REQUIREMENT — Only the pictures are to be left out; set down the rest of the records exactly.

[Saved entries]

═══

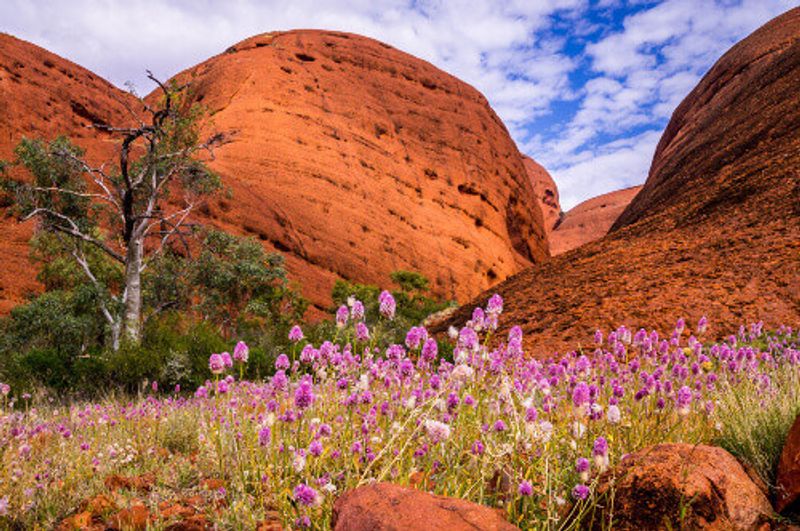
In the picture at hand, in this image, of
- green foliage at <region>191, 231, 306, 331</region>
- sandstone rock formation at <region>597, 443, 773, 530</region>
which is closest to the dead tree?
green foliage at <region>191, 231, 306, 331</region>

═══

OUTPUT BELOW —
In the picture at hand, in this image, of
- green foliage at <region>191, 231, 306, 331</region>
- sandstone rock formation at <region>597, 443, 773, 530</region>
which is closest to the dead tree?
green foliage at <region>191, 231, 306, 331</region>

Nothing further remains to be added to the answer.